# [Text segment]
<<<<
04/14/2003 11:00PM

Kafwain regains his health


ARCADIA, Calif. - Kafwain has finally recovered from an illness that prevented him from training for 10 days after the Santa Anita Derby, and the colt went back to the track Tuesday for the first time since his third-place finish.

"He got sick on me; he had a low-grade deal going on," trainer Bob Baffert said. "He and Atlantic Ocean both got sick."

Baffert shipped Indian Express, Santa Catarina, and Domestic Dispute to Kentucky on Tuesday, but delayed Kafwain's departure. "I wanted to make sure he was okay, so I will give him a couple more days."

Kafwain and Atlantic Ocean are expected to leave Thursday.

Although Baffert is not using Kafwain's illness as an excuse for the Santa Anita Derby, the trainer said Kafwain was really quiet when he saddled him for the race, and suspects the illness could have been brewing when Kafwain finished third. The Santa Anita Derby was the 11th career start for Kafwain, one reason Baffert is not overly concerned about the missed training. "He's got a good bottom on him, so it doesn't matter," Baffert said. "He runs hard every time."

Kafwain and Indian Express will start for Baffert in the Derby; Domestic Dispute goes Saturday in the Lexington; Atlantic Ocean and Santa Catarina run in the Kentucky Oaks. Baffert said Santa Catarina bled in her March 12 comeback win, which is why he skipped a final prep for the filly and instead will train her up to the Oaks. "She worked awesome the other day," Baffert said. Santa Catarina worked a mile April 6 in 1:38.80.

Champion Lodge tops turf marathon

Champion Lodge will be the 117-pound highweight Sunday in the San Juan Capistrano Handicap, the longest Grade 1 in North America at 1 3/4 miles on turf. Trained by Sandy Shulman, Champion Lodge has won two of his three starts since being imported last fall from England, including a six-length romp in the Grade 2 San Luis Rey run over yielding turf. Alex Solis rides Champion Lodge, the certain favorite. How short his odds go will depend partly on whether second highweight Nazirali (116) runs.

Nazirali won his comeback April 2, but trainer Julio Canani is noncommittal about the gelding's participation in the San Juan. "I don't know yet if he's running, it's 18 days," Canani said, referring to the relatively quick turnaround. "He is a mile and three-quarter horse," the trainer said.
>>>>
# [Required tasks]
(1) From the racing report, output the passage between "Champion Lodge tops" and "the trainer said.", inclusive.
(2) Using the racing report, answer these:
(a) On which day are Kafwain and Atlantic Ocean expected to leave?
(b) What is the distance of the San Juan Capistrano Handicap?
(c) Who rides Champion Lodge?

(Excerpts from spatial question data)
<<<<
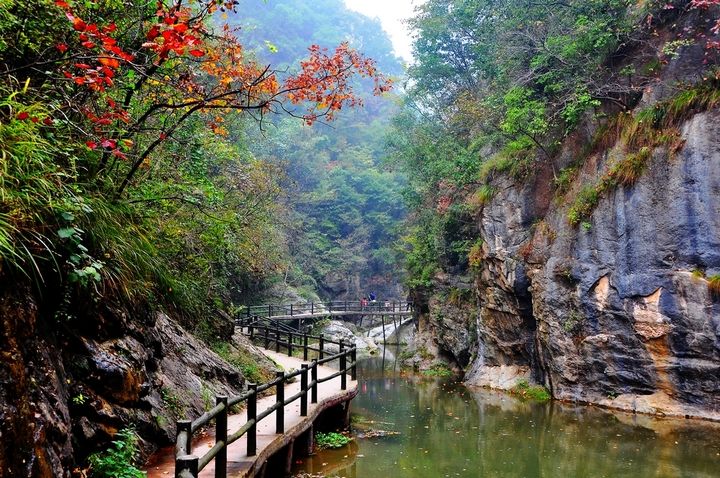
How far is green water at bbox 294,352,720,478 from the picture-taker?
879cm

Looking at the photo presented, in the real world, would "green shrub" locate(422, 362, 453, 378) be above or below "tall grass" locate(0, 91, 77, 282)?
below

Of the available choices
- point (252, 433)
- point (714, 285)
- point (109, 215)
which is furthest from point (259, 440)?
point (714, 285)

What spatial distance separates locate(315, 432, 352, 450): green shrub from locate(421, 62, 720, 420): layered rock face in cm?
741

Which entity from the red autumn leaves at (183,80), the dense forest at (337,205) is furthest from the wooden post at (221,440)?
the dense forest at (337,205)

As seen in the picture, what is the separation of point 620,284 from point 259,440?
1042cm

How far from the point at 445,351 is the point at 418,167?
8.62m

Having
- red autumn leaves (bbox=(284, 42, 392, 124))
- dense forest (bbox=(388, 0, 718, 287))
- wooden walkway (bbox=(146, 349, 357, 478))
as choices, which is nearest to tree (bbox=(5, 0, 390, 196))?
red autumn leaves (bbox=(284, 42, 392, 124))

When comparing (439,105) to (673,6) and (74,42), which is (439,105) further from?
(74,42)

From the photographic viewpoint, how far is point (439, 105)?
27938 millimetres

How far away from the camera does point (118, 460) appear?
498 centimetres

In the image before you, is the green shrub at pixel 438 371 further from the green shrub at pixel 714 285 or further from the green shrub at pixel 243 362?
the green shrub at pixel 714 285

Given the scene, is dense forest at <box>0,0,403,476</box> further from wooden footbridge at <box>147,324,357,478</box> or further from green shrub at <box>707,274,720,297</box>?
green shrub at <box>707,274,720,297</box>

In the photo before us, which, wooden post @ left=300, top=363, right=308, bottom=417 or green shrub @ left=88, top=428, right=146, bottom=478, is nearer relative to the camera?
green shrub @ left=88, top=428, right=146, bottom=478

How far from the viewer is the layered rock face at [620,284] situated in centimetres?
1229
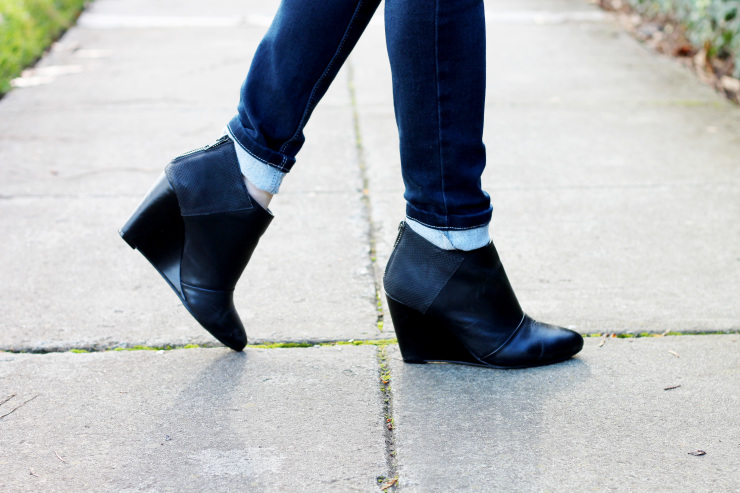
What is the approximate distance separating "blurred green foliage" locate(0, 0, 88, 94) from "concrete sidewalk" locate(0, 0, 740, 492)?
393 mm

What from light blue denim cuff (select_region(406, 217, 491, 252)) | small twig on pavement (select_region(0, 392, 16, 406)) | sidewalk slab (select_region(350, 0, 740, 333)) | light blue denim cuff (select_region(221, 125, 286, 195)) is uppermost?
light blue denim cuff (select_region(221, 125, 286, 195))

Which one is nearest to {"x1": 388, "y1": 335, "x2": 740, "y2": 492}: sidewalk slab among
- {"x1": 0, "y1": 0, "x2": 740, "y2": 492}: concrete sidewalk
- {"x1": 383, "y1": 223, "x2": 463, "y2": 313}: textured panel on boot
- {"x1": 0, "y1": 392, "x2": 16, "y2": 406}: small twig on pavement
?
{"x1": 0, "y1": 0, "x2": 740, "y2": 492}: concrete sidewalk

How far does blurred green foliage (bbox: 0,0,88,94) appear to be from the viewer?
4.18m

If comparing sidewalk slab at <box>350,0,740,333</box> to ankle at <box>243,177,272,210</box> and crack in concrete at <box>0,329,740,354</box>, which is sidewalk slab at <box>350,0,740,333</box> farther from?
ankle at <box>243,177,272,210</box>

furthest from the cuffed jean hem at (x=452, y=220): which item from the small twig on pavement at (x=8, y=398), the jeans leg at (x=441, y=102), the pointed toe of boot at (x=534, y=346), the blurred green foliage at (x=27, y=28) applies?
the blurred green foliage at (x=27, y=28)

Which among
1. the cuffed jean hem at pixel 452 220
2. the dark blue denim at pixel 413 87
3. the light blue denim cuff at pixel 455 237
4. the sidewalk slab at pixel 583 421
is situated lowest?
the sidewalk slab at pixel 583 421

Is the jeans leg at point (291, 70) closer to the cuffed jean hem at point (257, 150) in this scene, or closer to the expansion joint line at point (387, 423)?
the cuffed jean hem at point (257, 150)

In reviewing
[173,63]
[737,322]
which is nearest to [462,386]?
[737,322]

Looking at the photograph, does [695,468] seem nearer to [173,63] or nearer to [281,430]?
[281,430]

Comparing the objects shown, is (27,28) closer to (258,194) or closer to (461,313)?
(258,194)

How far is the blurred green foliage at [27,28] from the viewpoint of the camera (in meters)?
4.18

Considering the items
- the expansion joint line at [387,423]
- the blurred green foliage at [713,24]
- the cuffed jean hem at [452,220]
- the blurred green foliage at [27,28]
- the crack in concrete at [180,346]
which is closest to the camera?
the expansion joint line at [387,423]

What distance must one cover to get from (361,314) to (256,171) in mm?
522

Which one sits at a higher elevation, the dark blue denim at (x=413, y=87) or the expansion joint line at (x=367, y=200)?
the dark blue denim at (x=413, y=87)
>>>>
# [Answers per task]
(1)
Champion Lodge tops turf marathon

Champion Lodge will be the 117-pound highweight Sunday in the San Juan Capistrano Handicap, the longest Grade 1 in North America at 1 3/4 miles on turf. Trained by Sandy Shulman, Champion Lodge has won two of his three starts since being imported last fall from England, including a six-length romp in the Grade 2 San Luis Rey run over yielding turf. Alex Solis rides Champion Lodge, the certain favorite. How short his odds go will depend partly on whether second highweight Nazirali (116) runs.

Nazirali won his comeback April 2, but trainer Julio Canani is noncommittal about the gelding's participation in the San Juan. "I don't know yet if he's running, it's 18 days," Canani said, referring to the relatively quick turnaround. "He is a mile and three-quarter horse," the trainer said.

(2)
(a) Thursday
(b) 1 3/4 miles on turf
(c) Alex Solis